Depois de realizar uma campanha memorável na edição anterior da Premier League, que culminou com a conquista do título inglês após longos 30 anos, o Liverpool apresenta-se em baixa na atual temporada. Mas ainda dá tempo de reagir!

Ao erguer os canecos da Premier League, da Champions League e do Mundial de Clubes nas últimas duas temporadas, o Liverpool passou a ser o time a ser batido tanto na Inglaterra quanto na Europa, ou seja, é o típico exemplo de que o sucesso é muito bom mas tem um alto preço. Deste modo, a pressão sobre os Reds aumentou na mesma velocidade dos êxitos alcançados por eles neste glorioso período, visto que as cobranças em relação a títulos e ao ótimo futebol praticado pela equipe tornaram-se mais do que frequentes em Anfield.

Mas apesar deste problema extra-campo, os Reds estão precisando combater outro enorme contratempo dentro das quatro linhas na temporada 2020/21. Trata-se da ausência de Virgil van Dijk, a principal peça do setor defensivo da equipe, que lesionou o joelho direito no clássico frente o Everton.
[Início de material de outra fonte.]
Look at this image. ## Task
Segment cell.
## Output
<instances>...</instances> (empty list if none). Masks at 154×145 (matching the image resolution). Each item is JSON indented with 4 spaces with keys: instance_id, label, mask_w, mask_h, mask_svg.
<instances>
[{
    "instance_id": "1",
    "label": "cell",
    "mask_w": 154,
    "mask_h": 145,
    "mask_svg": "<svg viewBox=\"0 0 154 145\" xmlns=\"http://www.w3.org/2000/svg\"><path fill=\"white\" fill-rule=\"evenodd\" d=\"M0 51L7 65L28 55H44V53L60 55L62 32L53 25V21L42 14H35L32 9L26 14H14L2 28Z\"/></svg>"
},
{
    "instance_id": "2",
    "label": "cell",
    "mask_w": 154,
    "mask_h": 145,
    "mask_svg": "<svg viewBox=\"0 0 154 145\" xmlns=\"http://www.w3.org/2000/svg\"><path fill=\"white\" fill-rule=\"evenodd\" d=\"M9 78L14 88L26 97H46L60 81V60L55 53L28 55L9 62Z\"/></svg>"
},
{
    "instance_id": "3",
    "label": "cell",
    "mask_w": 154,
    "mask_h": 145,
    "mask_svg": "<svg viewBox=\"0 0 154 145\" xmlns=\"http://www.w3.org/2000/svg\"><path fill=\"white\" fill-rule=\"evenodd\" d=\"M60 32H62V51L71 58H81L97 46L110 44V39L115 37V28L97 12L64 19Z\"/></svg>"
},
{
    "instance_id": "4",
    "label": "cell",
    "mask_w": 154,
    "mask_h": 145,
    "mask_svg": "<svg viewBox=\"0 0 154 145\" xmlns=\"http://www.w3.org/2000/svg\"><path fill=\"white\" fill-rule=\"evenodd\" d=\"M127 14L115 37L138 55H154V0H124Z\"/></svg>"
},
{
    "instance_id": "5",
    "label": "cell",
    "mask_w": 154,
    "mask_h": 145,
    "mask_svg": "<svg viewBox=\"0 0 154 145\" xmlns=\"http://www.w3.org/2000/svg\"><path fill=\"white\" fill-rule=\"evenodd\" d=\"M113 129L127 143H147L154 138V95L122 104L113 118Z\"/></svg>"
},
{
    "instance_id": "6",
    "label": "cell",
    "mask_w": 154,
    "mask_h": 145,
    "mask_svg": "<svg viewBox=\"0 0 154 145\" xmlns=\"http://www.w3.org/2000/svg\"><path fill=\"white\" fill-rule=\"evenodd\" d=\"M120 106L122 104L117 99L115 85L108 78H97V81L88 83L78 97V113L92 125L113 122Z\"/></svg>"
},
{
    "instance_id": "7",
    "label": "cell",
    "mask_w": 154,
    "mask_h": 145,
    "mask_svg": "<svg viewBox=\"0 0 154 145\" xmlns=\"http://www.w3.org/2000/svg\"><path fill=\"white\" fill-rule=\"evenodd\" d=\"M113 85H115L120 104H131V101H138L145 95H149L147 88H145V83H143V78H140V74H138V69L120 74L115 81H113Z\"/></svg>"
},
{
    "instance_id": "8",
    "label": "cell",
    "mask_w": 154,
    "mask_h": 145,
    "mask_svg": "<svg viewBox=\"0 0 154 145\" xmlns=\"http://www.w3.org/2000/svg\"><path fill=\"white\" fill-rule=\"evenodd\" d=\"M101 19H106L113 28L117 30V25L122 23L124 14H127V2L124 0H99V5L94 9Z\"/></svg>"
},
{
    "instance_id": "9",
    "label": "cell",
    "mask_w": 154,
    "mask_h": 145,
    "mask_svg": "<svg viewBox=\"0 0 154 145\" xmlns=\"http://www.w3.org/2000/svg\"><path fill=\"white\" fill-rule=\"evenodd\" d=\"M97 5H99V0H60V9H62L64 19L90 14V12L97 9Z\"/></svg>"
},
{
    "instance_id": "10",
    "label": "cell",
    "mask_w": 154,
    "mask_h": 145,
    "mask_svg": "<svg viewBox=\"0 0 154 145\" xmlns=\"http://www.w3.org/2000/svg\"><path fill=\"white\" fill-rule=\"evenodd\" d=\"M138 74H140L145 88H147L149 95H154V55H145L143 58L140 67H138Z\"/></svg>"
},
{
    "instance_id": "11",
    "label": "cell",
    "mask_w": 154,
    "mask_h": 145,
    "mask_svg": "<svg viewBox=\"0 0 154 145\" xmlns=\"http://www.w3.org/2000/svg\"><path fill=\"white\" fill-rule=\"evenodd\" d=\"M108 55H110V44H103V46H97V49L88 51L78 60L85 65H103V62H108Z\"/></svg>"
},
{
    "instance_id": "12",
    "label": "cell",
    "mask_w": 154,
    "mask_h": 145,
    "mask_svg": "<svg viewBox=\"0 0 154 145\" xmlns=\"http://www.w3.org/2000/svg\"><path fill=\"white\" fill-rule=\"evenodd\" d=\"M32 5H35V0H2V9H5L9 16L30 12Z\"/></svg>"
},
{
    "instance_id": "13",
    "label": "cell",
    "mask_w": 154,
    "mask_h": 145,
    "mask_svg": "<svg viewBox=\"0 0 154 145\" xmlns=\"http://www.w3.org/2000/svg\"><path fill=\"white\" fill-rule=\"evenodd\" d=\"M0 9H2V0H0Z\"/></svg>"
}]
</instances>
E como se não bastasse, os zagueiros Joe Gomez e Joel Matip também encontram-se ausentes em virtude de contusões, o que vem obrigando o treinador Jurgen Klopp a improvisar os volantes Jordan Henderson e Fabinho na defesa do Liverpool.

Vale ressaltar ainda, que o desempenho dos atacantes dos Reds também caiu, tanto é, que o badalado trio Roberto Firmino, Sadio Mané e Mohamed Salah não balançam as redes há exatos três compromissos pela liga. Desta forma, o Liverpool, que permanecia invicto após as 18 primeiras rodadas da Premier League 2019/20, e na época contabilizava incríveis 52 pontos, hoje soma 34, isto é, DEZOITO a menos em comparação a última temporada.

Além de invictos até a 18ª rodada da edição passada da Premier League (17V e 1E), na ocasião os comandados de Jurgen Klopp já haviam marcado o montante de 44 tentos e sofrido somente 14, diferentemente dos atuais 37 gols pró e 21 contra, lembrando que os Reds já sofreram duas derrotas nesta temporada, quer dizer, apenas uma a menos do que em todo o campeonato anterior. Assim, em termos de aproveitamento, a porcentagem do Liverpool despencou de 96,3% para 63%.

A propósito, no North West Derby de domingo (17) foi possível notar com clareza os pontos fracos dos Reds. Apesar de ter terminado o clássico detendo um índice superior de posse de bola (65% a 35%), e com um número maior de finalizações (17 a 8), o Liverpool foi a equipe que esteve mais próxima de sofrer gols, visto que o Manchester United teve as chances mais claras para marcar, e inclusive, arrematou mais vezes na direção certa da meta adversária (4 a 3). Não à toa, o goleiro Alisson foi eleito o melhor jogador em campo, enquanto David De Gea pouco trabalhou.

No final das contas, o empate sem gols retratou perfeitamente a atual fase vivida pelo Liverpool. Ainda assim, os atuais campeões ingleses conseguiram manter intacta a sua invencibilidade em Anfield pela Premier League, que agora estendeu-se para 68 partidas, recordando que eles não perdem desde janeiro de 2017 atuando em seus domínios pela competição. No entanto, é importante salientar que os Reds já acumulam cinco jogos seguidos sem vitórias na competição, sendo esta, a pior sequência de Jurgen Klopp na liga desde que chegou à Terra da Rainha em 2015.

Contudo, estamos nos referindo a uma temporada pra lá de atípica, já que a pré-temporada praticamente inexistiu, o calendário está super apertado, o que aumenta o número de lesões e o cansaço dos atletas, além da Covid-19, que segue tirando jogadores de diversas partidas. Portanto, a queda de rendimento dos Reds deve-se a essa sucessão de fatores, mas como míseros cinco pontos separam os seis primeiros colocados da Premier League, e ainda resta um turno inteiro pela frente, o Liverpool tem totais condições de retomar o caminho das vitórias, e faturar o bicampeonato inglês.